Le musicien rock Jack White dévoile aujourd'hui un pan de sa vie qu'il avait gardé très intime ces trente dernières années.
L'ancien leader des White Stripes expose ses œuvres, dont une grande partie dormait dans son garage depuis des années.
Dans une exposition intitulée « These Thoughts May Disappear », l'artiste aux multiples Grammy puise dans ses talents de menuisier, développés lorsqu'il était tapissier, avant la célébrité.
Bien qu'il se produise dans des stades pleins à travers le monde, White reconnaît volontiers être nerveux à l'idée de rendre publics des aspects aussi personnels de sa créativité.
« Quoi que l'on fasse connaître de vous en premier dans le grand public est en quelque sorte une malédiction, parce que tout le monde veut que vous ne fassiez plus que ça pour le reste de votre vie », explique White. « C'est l'une des choses que j'ai hésité pendant des décennies à partager dans une exposition, mais je crois que j'ai fini par céder et que je l'ai fait. »
Le travail de White s'inscrit clairement dans l'esthétique pop art, ce qui explique sans doute pourquoi il est présenté à la Newport Street Gallery de Londres, dirigée par l'artiste britannique Damien Hirst.
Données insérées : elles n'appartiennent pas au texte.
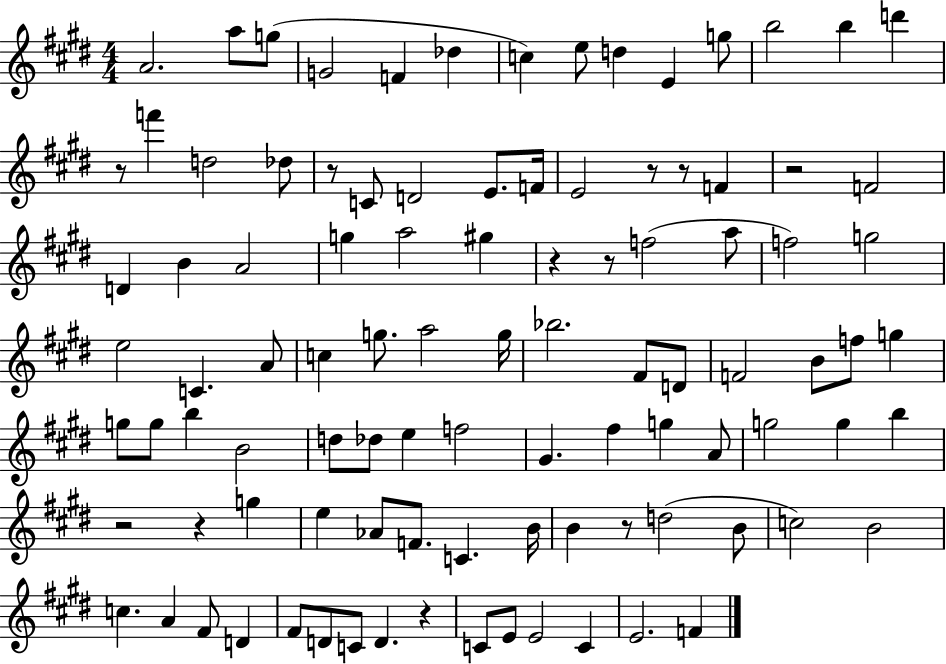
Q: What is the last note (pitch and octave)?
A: F4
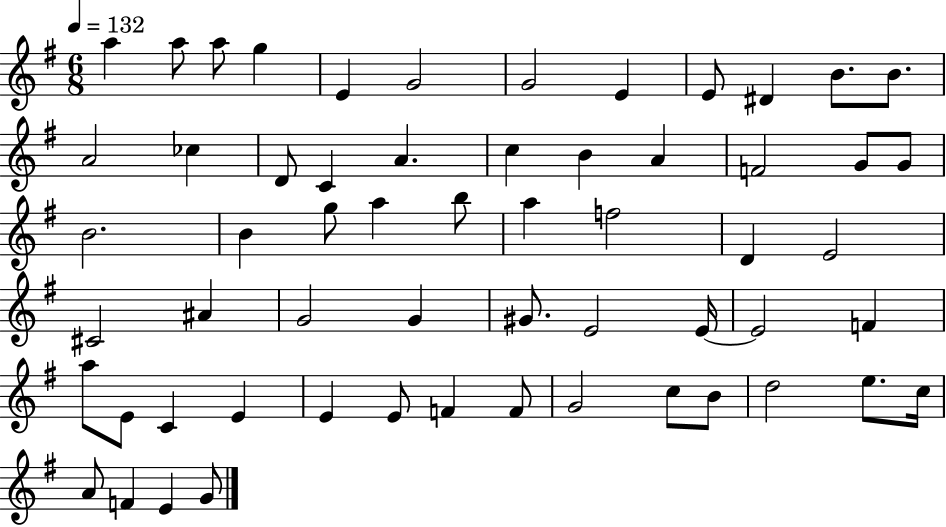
A5/q A5/e A5/e G5/q E4/q G4/h G4/h E4/q E4/e D#4/q B4/e. B4/e. A4/h CES5/q D4/e C4/q A4/q. C5/q B4/q A4/q F4/h G4/e G4/e B4/h. B4/q G5/e A5/q B5/e A5/q F5/h D4/q E4/h C#4/h A#4/q G4/h G4/q G#4/e. E4/h E4/s E4/h F4/q A5/e E4/e C4/q E4/q E4/q E4/e F4/q F4/e G4/h C5/e B4/e D5/h E5/e. C5/s A4/e F4/q E4/q G4/e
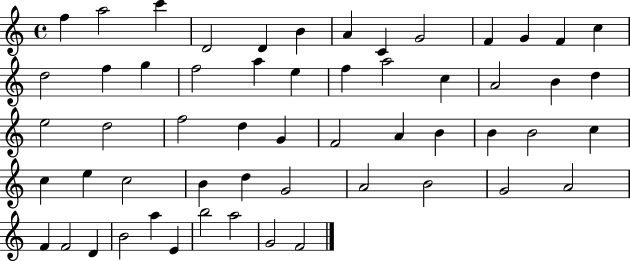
X:1
T:Untitled
M:4/4
L:1/4
K:C
f a2 c' D2 D B A C G2 F G F c d2 f g f2 a e f a2 c A2 B d e2 d2 f2 d G F2 A B B B2 c c e c2 B d G2 A2 B2 G2 A2 F F2 D B2 a E b2 a2 G2 F2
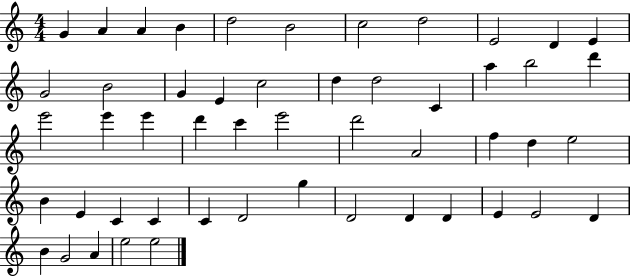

Selon l'atelier de White, ce musicien et producteur de disques basé à Nashville a collaboré tout au long de sa carrière avec de nombreux artistes pour interroger la commercialisation de l'art et « s'inspire notamment de l'environnement urbain, du design de mobilier moderniste du milieu du XXe siècle, ainsi que des mouvements De Stijl et Dada ».
Il qualifie son travail de « Hardware Store Art », une synthèse d'assemblage et de réappropriation qui fait appel à une large palette de matériaux pour construire et sculpter des œuvres. White a ouvert son propre atelier de tapisserie d'ameublement, Third Man Upholstery, en 1996.
« Cela fait trente ans que je trébuche sur certaines de ces pièces dans mon garage et dans mon grenier, sans jamais vraiment les voir posées sur un socle ou accrochées à un mur sous un bel éclairage », raconte White. « Cela me donne envie de repenser complètement l'éclairage dans mon atelier à la maison. »
These Thoughts May Disappear se tient à la Newport Street Gallery, à Londres, jusqu'au 13 septembre 2026.